--- Task goal ---
Replace "Sweatshirt" with "Hoodie" in the lines below and write out all of the lines again with nothing else changed.

★ ★ ★

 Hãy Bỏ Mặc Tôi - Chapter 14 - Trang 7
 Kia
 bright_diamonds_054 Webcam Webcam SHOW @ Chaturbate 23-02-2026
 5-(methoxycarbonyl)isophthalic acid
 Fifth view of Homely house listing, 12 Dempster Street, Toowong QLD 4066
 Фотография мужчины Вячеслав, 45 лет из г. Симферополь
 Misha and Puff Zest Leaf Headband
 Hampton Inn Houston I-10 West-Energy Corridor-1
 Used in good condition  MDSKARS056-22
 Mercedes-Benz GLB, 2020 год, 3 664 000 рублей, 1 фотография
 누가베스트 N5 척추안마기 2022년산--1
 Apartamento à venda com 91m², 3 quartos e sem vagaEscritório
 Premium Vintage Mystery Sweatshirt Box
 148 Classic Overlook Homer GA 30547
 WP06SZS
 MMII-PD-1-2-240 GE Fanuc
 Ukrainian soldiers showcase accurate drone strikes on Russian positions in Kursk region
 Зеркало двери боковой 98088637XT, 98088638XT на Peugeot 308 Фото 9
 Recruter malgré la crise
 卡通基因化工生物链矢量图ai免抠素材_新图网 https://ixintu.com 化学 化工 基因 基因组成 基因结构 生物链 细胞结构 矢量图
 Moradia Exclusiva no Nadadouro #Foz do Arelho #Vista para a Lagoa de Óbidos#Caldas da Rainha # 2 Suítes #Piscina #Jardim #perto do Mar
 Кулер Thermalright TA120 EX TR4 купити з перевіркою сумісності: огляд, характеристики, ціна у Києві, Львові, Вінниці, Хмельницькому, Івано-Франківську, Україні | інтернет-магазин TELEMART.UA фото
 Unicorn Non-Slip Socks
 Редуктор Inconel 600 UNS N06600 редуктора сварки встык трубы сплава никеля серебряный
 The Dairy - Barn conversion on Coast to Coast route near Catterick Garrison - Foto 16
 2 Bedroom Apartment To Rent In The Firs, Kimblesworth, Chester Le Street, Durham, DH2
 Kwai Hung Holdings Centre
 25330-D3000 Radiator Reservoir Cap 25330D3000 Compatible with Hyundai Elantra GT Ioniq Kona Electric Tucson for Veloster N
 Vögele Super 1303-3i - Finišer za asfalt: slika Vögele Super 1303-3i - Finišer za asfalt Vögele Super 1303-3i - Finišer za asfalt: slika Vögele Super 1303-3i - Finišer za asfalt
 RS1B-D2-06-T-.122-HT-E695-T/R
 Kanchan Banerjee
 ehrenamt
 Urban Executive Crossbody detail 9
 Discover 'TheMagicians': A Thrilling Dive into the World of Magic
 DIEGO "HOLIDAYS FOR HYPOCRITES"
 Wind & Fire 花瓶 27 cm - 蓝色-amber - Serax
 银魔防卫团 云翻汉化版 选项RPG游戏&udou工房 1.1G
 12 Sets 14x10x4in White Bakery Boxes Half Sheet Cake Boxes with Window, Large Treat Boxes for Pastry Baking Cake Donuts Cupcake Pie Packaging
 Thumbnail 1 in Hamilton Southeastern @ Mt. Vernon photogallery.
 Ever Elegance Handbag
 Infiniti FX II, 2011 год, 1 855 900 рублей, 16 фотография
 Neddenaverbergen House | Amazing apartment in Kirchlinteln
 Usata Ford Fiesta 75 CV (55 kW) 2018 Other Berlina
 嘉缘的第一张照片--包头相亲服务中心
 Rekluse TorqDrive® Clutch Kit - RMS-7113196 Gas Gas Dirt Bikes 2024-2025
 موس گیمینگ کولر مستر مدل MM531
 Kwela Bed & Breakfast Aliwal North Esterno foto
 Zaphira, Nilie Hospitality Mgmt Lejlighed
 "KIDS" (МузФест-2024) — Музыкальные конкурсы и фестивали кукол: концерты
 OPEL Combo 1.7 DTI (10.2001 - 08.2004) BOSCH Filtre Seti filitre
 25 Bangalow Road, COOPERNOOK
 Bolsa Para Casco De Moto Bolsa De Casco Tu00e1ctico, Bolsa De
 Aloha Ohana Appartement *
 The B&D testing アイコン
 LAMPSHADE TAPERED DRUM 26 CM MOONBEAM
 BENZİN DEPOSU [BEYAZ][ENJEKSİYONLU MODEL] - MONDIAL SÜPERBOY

★ ★ ★

--- Answer to this exercise ---
 Hãy Bỏ Mặc Tôi - Chapter 14 - Trang 7
 Kia
 bright_diamonds_054 Webcam Webcam SHOW @ Chaturbate 23-02-2026
 5-(methoxycarbonyl)isophthalic acid
 Fifth view of Homely house listing, 12 Dempster Street, Toowong QLD 4066
 Фотография мужчины Вячеслав, 45 лет из г. Симферополь
 Misha and Puff Zest Leaf Headband
 Hampton Inn Houston I-10 West-Energy Corridor-1
 Used in good condition  MDSKARS056-22
 Mercedes-Benz GLB, 2020 год, 3 664 000 рублей, 1 фотография
 누가베스트 N5 척추안마기 2022년산--1
 Apartamento à venda com 91m², 3 quartos e sem vagaEscritório
 Premium Vintage Mystery Hoodie Box
 148 Classic Overlook Homer GA 30547
 WP06SZS
 MMII-PD-1-2-240 GE Fanuc
 Ukrainian soldiers showcase accurate drone strikes on Russian positions in Kursk region
 Зеркало двери боковой 98088637XT, 98088638XT на Peugeot 308 Фото 9
 Recruter malgré la crise
 卡通基因化工生物链矢量图ai免抠素材_新图网 https://ixintu.com 化学 化工 基因 基因组成 基因结构 生物链 细胞结构 矢量图
 Moradia Exclusiva no Nadadouro #Foz do Arelho #Vista para a Lagoa de Óbidos#Caldas da Rainha # 2 Suítes #Piscina #Jardim #perto do Mar
 Кулер Thermalright TA120 EX TR4 купити з перевіркою сумісності: огляд, характеристики, ціна у Києві, Львові, Вінниці, Хмельницькому, Івано-Франківську, Україні | інтернет-магазин TELEMART.UA фото
 Unicorn Non-Slip Socks
 Редуктор Inconel 600 UNS N06600 редуктора сварки встык трубы сплава никеля серебряный
 The Dairy - Barn conversion on Coast to Coast route near Catterick Garrison - Foto 16
 2 Bedroom Apartment To Rent In The Firs, Kimblesworth, Chester Le Street, Durham, DH2
 Kwai Hung Holdings Centre
 25330-D3000 Radiator Reservoir Cap 25330D3000 Compatible with Hyundai Elantra GT Ioniq Kona Electric Tucson for Veloster N
 Vögele Super 1303-3i - Finišer za asfalt: slika Vögele Super 1303-3i - Finišer za asfalt Vögele Super 1303-3i - Finišer za asfalt: slika Vögele Super 1303-3i - Finišer za asfalt
 RS1B-D2-06-T-.122-HT-E695-T/R
 Kanchan Banerjee
 ehrenamt
 Urban Executive Crossbody detail 9
 Discover 'TheMagicians': A Thrilling Dive into the World of Magic
 DIEGO "HOLIDAYS FOR HYPOCRITES"
 Wind & Fire 花瓶 27 cm - 蓝色-amber - Serax
 银魔防卫团 云翻汉化版 选项RPG游戏&udou工房 1.1G
 12 Sets 14x10x4in White Bakery Boxes Half Sheet Cake Boxes with Window, Large Treat Boxes for Pastry Baking Cake Donuts Cupcake Pie Packaging
 Thumbnail 1 in Hamilton Southeastern @ Mt. Vernon photogallery.
 Ever Elegance Handbag
 Infiniti FX II, 2011 год, 1 855 900 рублей, 16 фотография
 Neddenaverbergen House | Amazing apartment in Kirchlinteln
 Usata Ford Fiesta 75 CV (55 kW) 2018 Other Berlina
 嘉缘的第一张照片--包头相亲服务中心
 Rekluse TorqDrive® Clutch Kit - RMS-7113196 Gas Gas Dirt Bikes 2024-2025
 موس گیمینگ کولر مستر مدل MM531
 Kwela Bed & Breakfast Aliwal North Esterno foto
 Zaphira, Nilie Hospitality Mgmt Lejlighed
 "KIDS" (МузФест-2024) — Музыкальные конкурсы и фестивали кукол: концерты
 OPEL Combo 1.7 DTI (10.2001 - 08.2004) BOSCH Filtre Seti filitre
 25 Bangalow Road, COOPERNOOK
 Bolsa Para Casco De Moto Bolsa De Casco Tu00e1ctico, Bolsa De
 Aloha Ohana Appartement *
 The B&D testing アイコン
 LAMPSHADE TAPERED DRUM 26 CM MOONBEAM
 BENZİN DEPOSU [BEYAZ][ENJEKSİYONLU MODEL] - MONDIAL SÜPERBOY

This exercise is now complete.